### SET TASK:
Collect every line in the listing below that contains the word "light" and copy each one unchanged.

### RECORDS SHOWN:
-.-.-
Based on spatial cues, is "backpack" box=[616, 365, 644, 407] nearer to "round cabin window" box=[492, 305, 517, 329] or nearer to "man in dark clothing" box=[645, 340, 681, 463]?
-.-.-
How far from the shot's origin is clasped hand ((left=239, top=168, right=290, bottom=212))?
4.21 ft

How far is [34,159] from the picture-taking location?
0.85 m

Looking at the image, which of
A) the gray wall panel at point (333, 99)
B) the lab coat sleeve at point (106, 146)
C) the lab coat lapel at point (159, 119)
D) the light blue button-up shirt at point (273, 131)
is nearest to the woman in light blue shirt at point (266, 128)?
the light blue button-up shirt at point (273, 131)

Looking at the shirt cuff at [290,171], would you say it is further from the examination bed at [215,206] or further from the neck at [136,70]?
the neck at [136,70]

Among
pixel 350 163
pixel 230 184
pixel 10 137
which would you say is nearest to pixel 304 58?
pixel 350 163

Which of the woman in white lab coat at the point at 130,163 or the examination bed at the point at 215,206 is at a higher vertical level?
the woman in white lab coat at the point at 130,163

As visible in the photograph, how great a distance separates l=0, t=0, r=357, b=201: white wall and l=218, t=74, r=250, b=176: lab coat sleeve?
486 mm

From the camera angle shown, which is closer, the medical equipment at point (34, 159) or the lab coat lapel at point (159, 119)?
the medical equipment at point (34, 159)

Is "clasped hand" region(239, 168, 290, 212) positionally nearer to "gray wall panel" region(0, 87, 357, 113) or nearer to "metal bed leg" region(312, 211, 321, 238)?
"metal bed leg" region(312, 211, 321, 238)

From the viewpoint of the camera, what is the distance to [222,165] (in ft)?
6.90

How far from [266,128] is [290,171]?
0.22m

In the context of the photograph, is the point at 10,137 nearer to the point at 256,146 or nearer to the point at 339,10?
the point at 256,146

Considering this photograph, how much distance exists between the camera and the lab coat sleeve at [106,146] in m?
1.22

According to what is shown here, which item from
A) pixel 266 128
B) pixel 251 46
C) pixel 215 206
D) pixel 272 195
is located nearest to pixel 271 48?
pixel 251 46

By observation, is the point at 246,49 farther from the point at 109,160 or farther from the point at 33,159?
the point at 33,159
-.-.-
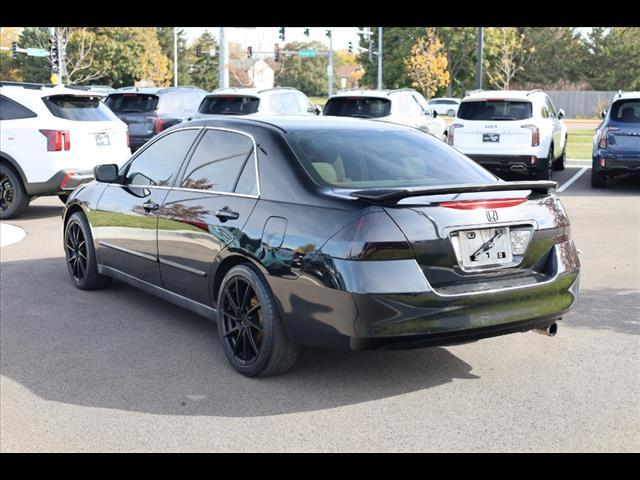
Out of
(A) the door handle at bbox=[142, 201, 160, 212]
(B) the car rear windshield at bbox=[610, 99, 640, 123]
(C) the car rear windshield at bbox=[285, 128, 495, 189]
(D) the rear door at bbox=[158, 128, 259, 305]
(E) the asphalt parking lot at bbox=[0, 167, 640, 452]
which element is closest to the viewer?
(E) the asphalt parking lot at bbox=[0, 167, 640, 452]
-.-.-
### OUTPUT OF THE EXERCISE:
D) the light blue button-up shirt at point (273, 131)
is nearest to the woman in light blue shirt at point (266, 128)?
the light blue button-up shirt at point (273, 131)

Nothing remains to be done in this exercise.